Devant la caméra inspirée de Jim Mickle, l'adaptation du roman Juillet de sang de Joe R. Lansdale prend des airs de challenge cinématographique doublé d'un exercice de style virtuose. Il y a en effet dans cette intrigue de polar débridée et irrésistible un mélange des genres si réjouissant que l'articulation entre les différentes dimensions du film constitue à elle-seule un morceau de bravoure.
L'histoire commence avec une situation classique de thriller : une maison plongée dans l'obscurité, un plancher qui craque, une présence inquiétante... Jim Mickle ménage ses effets et donne au spectateur ce qu'il attend : de la tension, du suspense, et de l'efficacité. Puis, à peine la démonstration faite, il brouille les pistes en orientant le film d'abord vers une réflexion sur l'auto-défense, puis vers une histoire de vengeance, et enfin vers un thriller paranoïaque. Et tout cela seulement dans la première partie du film, qui ménage encore d'autres surprises, entre ruptures de ton et faux semblants, avec notamment une propension certaine pour la comédie.
On est immédiatement conquis par ce mélange des genres détonnant et jubilatoire, d'autant qu'il s'accompagne d'un regard truculent sur une Amérique savamment surannée qui semble se moquer d'elle-même. Complètement au service de leurs personnages, les trois acteurs principaux s'en donnent à cœur joie dans le second degré : Michael C. Hall à contre-emploi en petit commerçant timoré, Don Johnson en incarnation de la "coolitude" absolue, Sam Shepard en cow-boy moderne. Ils offrent indéniablement au film ses plus beaux moments, non pas spectaculaires, mais purement verbaux, avec des répliques hilarantes et cinglantes souvent prononcées d'un ton gourmand.

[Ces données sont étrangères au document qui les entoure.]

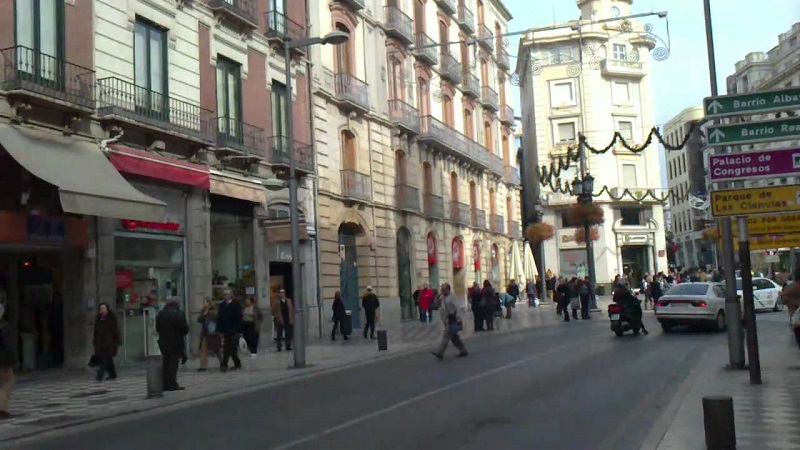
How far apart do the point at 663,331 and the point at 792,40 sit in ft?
174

Pour autant, la mise en scène de Jim Mickle est très loin d'être en reste. On est bouche bée devant certaines séquences ultra découpées, à l'esthétique stylisée (éclairages au néon, gros plans, musique lancinante…), qui évoquent une synthèse du meilleur du cinéma d’action des années 80 et des polars asiatiques contemporains. C’est nerveux, précis, élégant, maîtrisé… mais aussi drôle et jubilatoire. La violence, loin d’être édulcorée, explose en petites touches âpres, comme un contrepoint salutaire à la légèreté du ton, qui ferait oublier la gravité du propos.
Car ce que dénonce le film fait froid dans le dos : corruption d’une police plus soucieuse de protéger ses sources que de rendre la justice, émergence d’une nouvelle sorte de divertissement cruel consistant à regarder des meurtres en vidéo, inégalités dans la valeur accordée à la vie humaine selon qu’il s’agit d’un citoyen blanc et de sexe masculin ou d’une jeune femme clandestine et latino…Le portrait que Juillet de sang dresse de l’Amérique moderne (Jim Mickle a situé le film dans les années 80 pour ne pas avoir l’air de prendre parti dans le débat actuel sur le port d’armes, que l’intrigue semble justifier jusqu’à un certain point) est tout simplement terrifiant.
Métaphoriquement, le film va même plus loin en mettant le doigt sur l’incapacité des aînés à transmettre leurs valeurs aux plus jeunes et sur le fossé moral entre les générations : alors que les deux personnages interprétés par Don Johnson et Sam Shepard obéissent à un code d’honneur strict, leurs héritiers ont en effet abandonné toute notion d’éthique et même d’humanité.
Fidèle à ses préoccupations (la question était déjà au centre de We are what we are), le cinéaste poursuit également son étude sur les racines du mal : est-il en nous dès la naissance, ou dépend-il de notre vécu ? Est-on responsable de la monstruosité de ses enfants ? Evidemment, il se garde bien de donner des réponses. Mais la séquence finale montrant les retrouvailles d’un père et de son fils est de loin la plus terrible scène d’amour filial que l’on ait eu l’occasion de voir au cinéma. Chez Jim Mickle, la cellule familiale n’est décidément jamais un havre de paix protégé des horreurs du monde, mais plutôt le lieu où elles prennent toute leur mesure.